Kur'an-ı Kerim ve Türkçe Meali Sayfa 309
52. Hani ona Tur’un sağ tarafından seslenmiş ve özel konuşma için onu huzurumuza almıştık.
53. Ve rahmet ve keremimizden, kardeşi Harun’u da nebî olarak ona ihsan etmiştik.
54. Kitapta İsmâil’i de an. Gerçekten o, verdiği sözü yerine getiren biri idi. Resul ve nebî idi.
55. Halkına namazı ve zekâtı tavsiye ederdi. Rabbinin râzı olduğu biri idi.
56. Kitapta İdris’i de an. Gerçekten o da doğruluğun timsali biri idi, bir nebî idi.
57. Biz onu üstün bir makama yücelttik.
58. İşte bunlar, Allah’ın nimetine mazhar olmuş olan bu zatlar, Âdem neslinden, Nuh ile beraber gemide taşıdıklarımızın evlatlarından, İbrâhim ve İsrailin nesillerinden ve hidâyete erdirip seçtiğimiz kimselerdendir. Onlar Rahman’ın âyetleri okunduğunda ağlayarak secdeye kapanırlardı.

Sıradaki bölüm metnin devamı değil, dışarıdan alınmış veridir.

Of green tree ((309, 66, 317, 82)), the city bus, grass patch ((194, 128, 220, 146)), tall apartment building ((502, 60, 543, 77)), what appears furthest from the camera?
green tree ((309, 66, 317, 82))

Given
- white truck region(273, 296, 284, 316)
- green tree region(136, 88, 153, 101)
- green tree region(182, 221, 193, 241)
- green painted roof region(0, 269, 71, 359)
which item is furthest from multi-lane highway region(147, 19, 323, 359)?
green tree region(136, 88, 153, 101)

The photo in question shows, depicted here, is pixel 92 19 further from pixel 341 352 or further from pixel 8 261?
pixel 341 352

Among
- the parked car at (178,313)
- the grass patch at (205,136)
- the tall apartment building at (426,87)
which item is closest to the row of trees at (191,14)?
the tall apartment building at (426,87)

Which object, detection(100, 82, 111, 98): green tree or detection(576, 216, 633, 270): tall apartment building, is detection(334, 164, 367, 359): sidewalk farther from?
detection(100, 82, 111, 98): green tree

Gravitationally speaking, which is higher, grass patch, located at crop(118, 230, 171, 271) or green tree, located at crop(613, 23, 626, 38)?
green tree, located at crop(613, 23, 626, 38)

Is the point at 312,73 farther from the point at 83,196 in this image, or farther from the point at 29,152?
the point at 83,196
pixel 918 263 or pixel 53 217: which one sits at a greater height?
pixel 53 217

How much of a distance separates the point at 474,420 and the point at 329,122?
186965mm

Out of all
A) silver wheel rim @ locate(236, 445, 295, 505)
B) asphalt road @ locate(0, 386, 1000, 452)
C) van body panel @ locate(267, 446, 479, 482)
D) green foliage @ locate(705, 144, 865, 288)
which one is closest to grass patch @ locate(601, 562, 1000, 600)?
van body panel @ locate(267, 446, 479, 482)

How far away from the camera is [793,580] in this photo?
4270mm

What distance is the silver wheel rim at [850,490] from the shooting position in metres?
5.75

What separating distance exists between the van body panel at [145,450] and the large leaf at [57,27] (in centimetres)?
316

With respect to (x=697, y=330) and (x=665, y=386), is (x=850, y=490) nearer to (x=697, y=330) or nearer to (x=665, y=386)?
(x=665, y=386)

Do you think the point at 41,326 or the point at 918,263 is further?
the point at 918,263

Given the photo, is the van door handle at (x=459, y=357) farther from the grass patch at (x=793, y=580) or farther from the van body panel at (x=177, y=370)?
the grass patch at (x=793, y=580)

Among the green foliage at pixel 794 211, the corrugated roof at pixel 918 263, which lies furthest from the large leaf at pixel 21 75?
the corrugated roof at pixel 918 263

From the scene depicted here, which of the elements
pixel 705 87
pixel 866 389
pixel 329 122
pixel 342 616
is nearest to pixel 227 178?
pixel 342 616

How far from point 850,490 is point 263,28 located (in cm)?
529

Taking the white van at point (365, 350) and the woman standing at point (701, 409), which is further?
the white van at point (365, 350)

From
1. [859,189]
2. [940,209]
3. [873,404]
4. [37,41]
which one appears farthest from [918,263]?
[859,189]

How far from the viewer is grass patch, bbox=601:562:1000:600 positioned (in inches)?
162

59. Kendilerinden sonra yerlerine öyle bir nesil geldi ki namazı zâyi ettiler, şehvetlerinin peşine düştüler. İşte bunlar da azgınlıklarının cezasını bulacaklardır.

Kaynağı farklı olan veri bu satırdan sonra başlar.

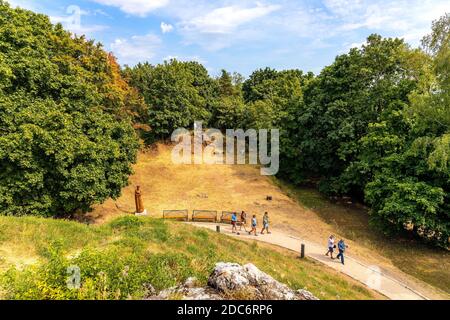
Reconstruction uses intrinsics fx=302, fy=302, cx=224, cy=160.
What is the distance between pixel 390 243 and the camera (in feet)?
63.4

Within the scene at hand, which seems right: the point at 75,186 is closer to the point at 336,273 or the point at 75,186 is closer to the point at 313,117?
the point at 336,273

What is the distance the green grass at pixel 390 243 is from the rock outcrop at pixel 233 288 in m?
11.4

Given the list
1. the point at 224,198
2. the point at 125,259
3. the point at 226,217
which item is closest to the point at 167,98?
the point at 224,198

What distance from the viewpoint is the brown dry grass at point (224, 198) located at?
19188 mm

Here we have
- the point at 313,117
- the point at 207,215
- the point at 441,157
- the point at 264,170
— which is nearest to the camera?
the point at 441,157

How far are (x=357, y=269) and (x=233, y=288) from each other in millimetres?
10087

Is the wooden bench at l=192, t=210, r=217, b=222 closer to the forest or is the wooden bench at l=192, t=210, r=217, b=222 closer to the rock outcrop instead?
the forest

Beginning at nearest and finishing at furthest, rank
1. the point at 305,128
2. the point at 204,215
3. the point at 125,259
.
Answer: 1. the point at 125,259
2. the point at 204,215
3. the point at 305,128

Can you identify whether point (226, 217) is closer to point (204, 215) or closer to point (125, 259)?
point (204, 215)

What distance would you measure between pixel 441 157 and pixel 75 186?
20.0 metres

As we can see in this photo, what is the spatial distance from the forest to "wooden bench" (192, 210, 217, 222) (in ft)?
20.0

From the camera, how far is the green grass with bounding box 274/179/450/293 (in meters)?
15.7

60. Ancak tövbe eden, iman edip makbul ve güzel işler yapanlar cennete girecekler ve asla haksızlığa uğramayacaklardır.
61. Evet, onlar Rahman’ın kullarına gıyabî olarak vâd ettiği, dünyada iken görmeksizin inandıkları Adn cennetlerine gireceklerdir. Allah’ın vâdi muhakkak ki yerini bulacaktır.
62. Orada onlar boş ve anlamsız söz işitmezler, sadece selâm ve selâmet sözleri duyarlar. Orada ziyafetleri sabah akşam kendilerine sunulacaktır.
63. İşte bu cennetlere kullarımızdan, Allah’ı sayıp günahtan sakınanları vâris kılacağız.
64. Rabbinin emri olmadıkça biz (meleklerden olan elçiler) inmeyiz. Önümüzde ve arkamızdaki bütün geçmiş ve gelecek şeyler ve bunların arasındakiler hep O’na aittir. Senin Rabbin, hiçbir şeyi unutmaz.